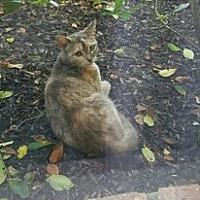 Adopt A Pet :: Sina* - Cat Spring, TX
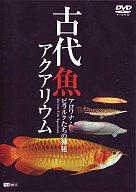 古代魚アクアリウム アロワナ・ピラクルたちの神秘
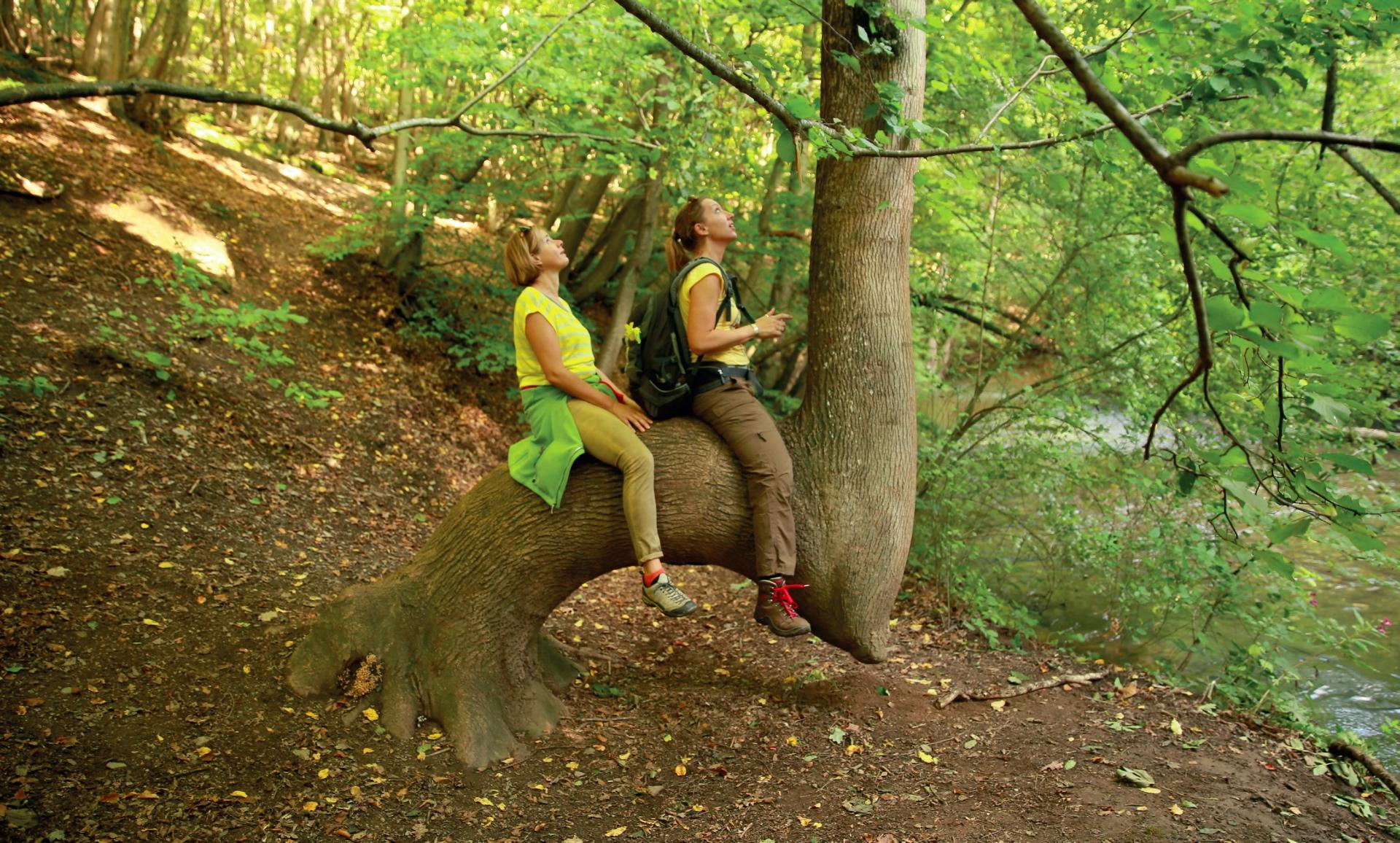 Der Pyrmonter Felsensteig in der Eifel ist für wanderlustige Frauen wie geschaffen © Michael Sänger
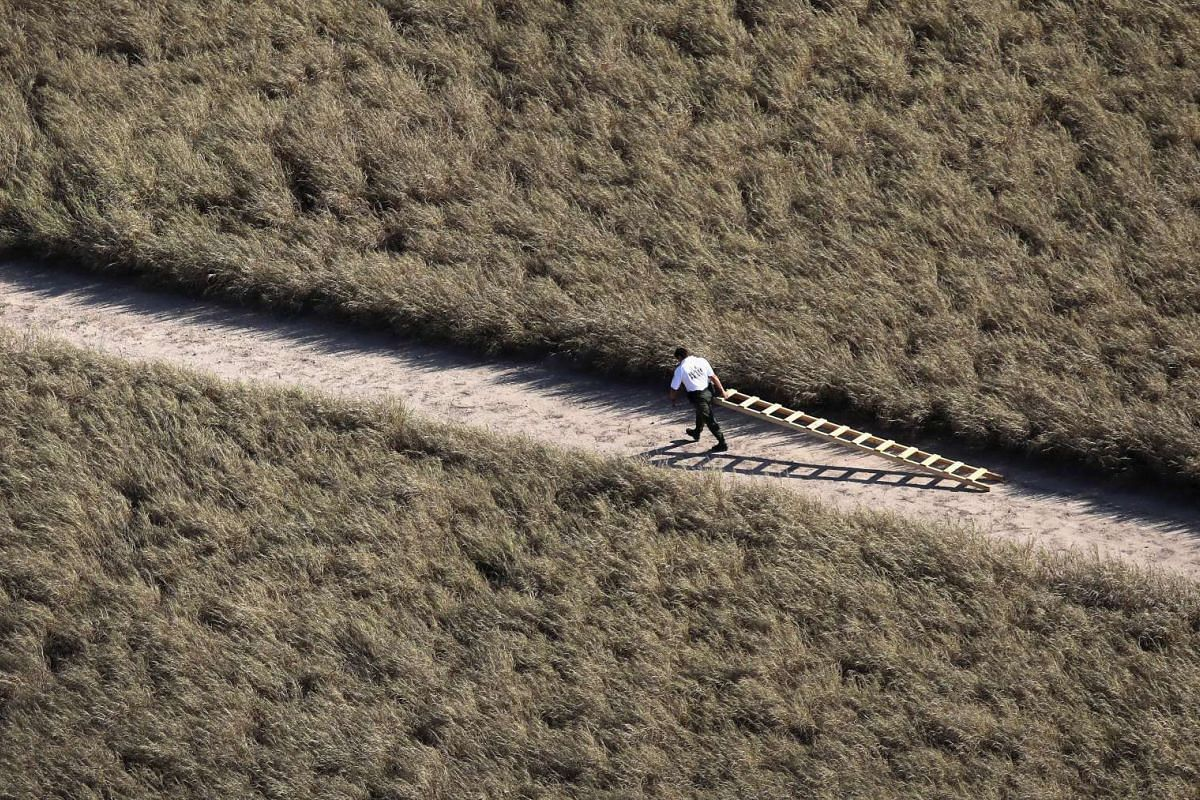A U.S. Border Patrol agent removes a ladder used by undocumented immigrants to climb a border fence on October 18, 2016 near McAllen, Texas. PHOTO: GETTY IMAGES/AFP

┄┄┄┄┄┄

» What this task involves
Your answer should reproduce every line of the data verbatim and include no images.

» Output for this exercise
 Adopt A Pet :: Sina* - Cat Spring, TX
 古代魚アクアリウム アロワナ・ピラクルたちの神秘
 Der Pyrmonter Felsensteig in der Eifel ist für wanderlustige Frauen wie geschaffen © Michael Sänger
A U.S. Border Patrol agent removes a ladder used by undocumented immigrants to climb a border fence on October 18, 2016 near McAllen, Texas. PHOTO: GETTY IMAGES/AFP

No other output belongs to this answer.